Week 4 HW: Protein Design Part I

Part A. Conceptual Questions

Answer any NINE of the following questions from Shuguang Zhang: (i.e. you can select two to skip)

  1. How many molecules of amino acids do you take with a piece of 500 grams of meat? (on average an amino acid is ~100 Daltons)

meat is around 20-27 percent for beef.

500 x 0.20 =100 grams of protein

1 Dalton = 1.66054e-24 grams

1 amino acid = 110 Daltons

So protein / Dalton = 6.0221374e+25 grams

110 x 6.0221374e+25 = 6.0221374e+27 grams Of in 500 gram meat.

  1. Why do humans eat beef but do not become a cow, eat fish but do not become fish?

When native mRNA is injected into the human body, it could trigger a series of heterologus immune responses and be degraded by the immune system, it is similar to how the human body resists viral unvarying.

DNA also needs to be in a nucleus, wrapped in histones and other proteins, with access to polymerase and other enzymes.

The immune systems in the human body identifies things that don’t match the own cells and attack or reject them.

Hou, X., Shi, J., & Xiao, Y. (2024). mRNA medicine: Recent progresses in chemical modification, design, and engineering. Nano research17(10), 9015–9030. https://doi.org/10.1007/s12274-024-6978-6

  1. Why are there only 20 natural amino acids?

The 20 standard amino acids are frozen evolutionary choices, solidified billions of years ago to balance protein functionality with metabolic efficiency.

Doig A. J. (2017).
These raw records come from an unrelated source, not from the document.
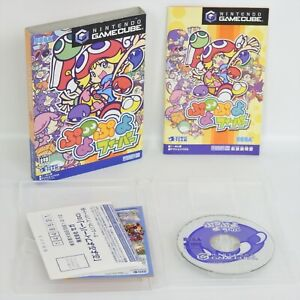 PUYO-PUYO-FEAVER-Game-Cube-Nintendo-For-JP-System-1048-gc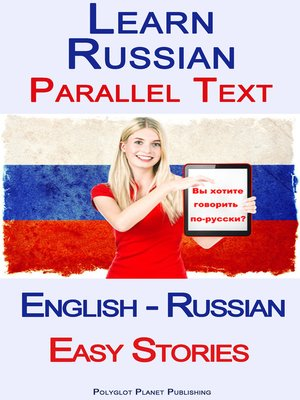 Ends most the knowledge of russian language Aufnahmen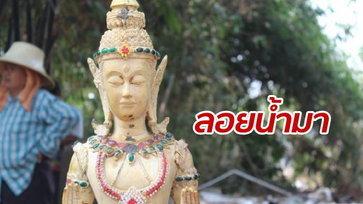 คนปทุมธานีเก็บพระพุทธรูปโบราณได้ อายุหลายร้อยปี เชื่อว่าลอยน้ำมา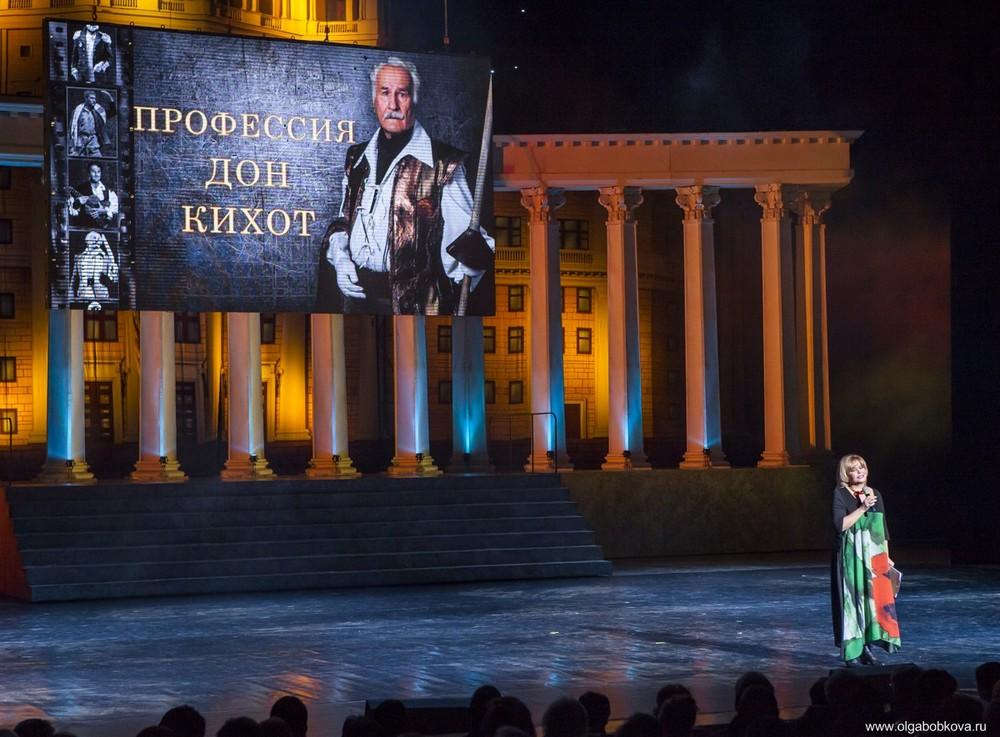 Вечер памяти Владимира Зельдина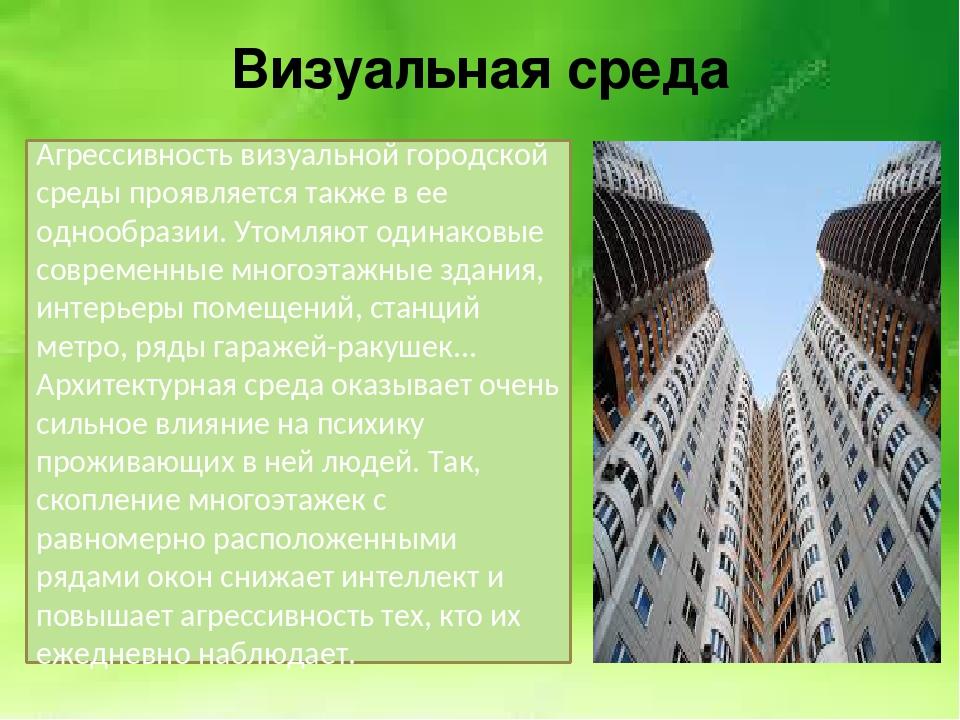 Визуальная среда Агрессивность визуальной городской среды проявляется также в...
Frozen, but no accident - why the 20 standard amino acids were selected. The FEBS journal284(9), 1296–1305. https://doi.org/10.1111/febs.13982

Amino acids are also created through codons which are a chain of three bases stuck together. Nature has evoked to only produce 20 because of inherited redundancy, there are surveillance codons that encode for the same amino acids.

Why are there only 20 amino acids? | MyTutor. (n.d.). Www.mytutor.co.uk.https://www.mytutor.co.uk/answers/52609/Mentoring/Oxbridge-Preparation/Why-are-there-only-20-amino-acids/

  1. Can you make other non-natural amino acids? Design some new amino acids.

  2. Where did amino acids come from before enzymes that make them, and before life started?

In the origins of life on Earth, amino acids were synthesised chemically from a large mixture of organic compounds. After more complex forms of life arose, the ones that were able to synthesise their own amino acid survived and thats why, today, organisms are all able to synthesise their own aminos through enzymes and metabolic pathways.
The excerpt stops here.